Le 7 août 2018, ils sont donc en droit d’empocher une fortune (à moins qu’ils aient des informations leur permettant de croire que le titre va planter, ce que je juge improbable). Toutefois, le conseil d’administration – et les dirigeants eux-mêmes – est vraisemblablement conscient qu’un tel largage d’actions de la part des dirigeants enverrait un signal horrible au marché.

Ils conviennent donc avec le conseil d’encadrer le mécanisme de vente dans le fameux RATA, qui déclenchera automatiquement des ordres préétablis au cours des deux prochaines années, peu importe le contexte. Ces ordres transmis à un courtier indépendant le 15 août peuvent commencer à être exécutés à partir du 17 septembre, selon les règles en vigueur.

La question qui se pose est la suivante : est-il possible que les ordres donnés par les dirigeants le 15 août et entrés en vigueur le 17 septembre aient contribué à faire chuter l’action ? Qu’ils aient accéléré le recul de l’action de Bombardier ?

Le 17 septembre, l’action changeait de main à 4,57 $. Elle est restée relativement stable au cours des deux semaines suivantes, puis est survenue l’hécatombe : entre le 3 octobre et le 26 octobre, l’action a plongé de 32 %, à 3,09 $ !

Après tout, le volume quotidien d’actions de Bombardier échangées, en temps normal, oscille entre 5 et 10 millions d’actions. Si une part appréciable des 22,0 millions d’actions tirées des options ont été mises sur le marché, on peut s’interroger sur l’impact.

Certes, l’ensemble du marché boursier a lui aussi commencé à subir une correction dès le 3 octobre, mais d’une ampleur bien moindre (7,4 % de baisse au 26 octobre).

Malheureusement, on n’aura pas la réponse avant mars prochain, lors de la publication de la nouvelle circulaire de direction de Bombardier, puisque le RATA dispense les dirigeants de déclarer rapidement leurs transactions, comme c’est normalement la règle.

En attendant, le titre de Bombardier se trouve à un creux relatif des trois dernières années – en dépit d’une hausse hier. Et l’on constate que les options de 2015, censées inciter les dirigeants à faire hausser durablement l’action, remplissent mal leur rôle. D’ailleurs, si le courtier indépendant du RATA n’a rien vendu des options des six dirigeants depuis le 17 septembre, la valeur des options a fondu de 63 millions à…7 millions !

Au-delà des aspects techniques, toute cette affaire contribue de nouveau au cynisme de la population envers les élites économiques, cynisme qui nourrit ce populisme qui est si néfaste à notre démocratie.
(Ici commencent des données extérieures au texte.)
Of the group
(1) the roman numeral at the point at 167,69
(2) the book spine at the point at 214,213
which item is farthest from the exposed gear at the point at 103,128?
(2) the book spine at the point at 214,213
(1) Les trois quarts des options en cause ont été accordés le 7 et le 10 août 2015. Leur valeur au 15 août 2018 (63,2 millions) constitue l’essentiel des 65,7 millions de valeur qui ont été transférés dans le RATA, selon mes estimations, basées sur la circulaire de direction de Bombardier et la base de données SEDI.

(2) Les options de 2015 obtenues par les six dirigeants leur donnent le droit d’acheter des actions du trésor de l’entreprise à un prix d’exercice variant entre 1,65 $ et 2,65 $. L’affaire devient intéressante pour eux lorsqu’ils peuvent revendre ces mêmes actions du trésor sur le marché à un prix qui excède nettement ce prix d’exercice. Or, au printemps 2017, le titre s’échangeait à 2,02 $ ou un peu plus. Il était à 4,64 $ le 15 août 2018.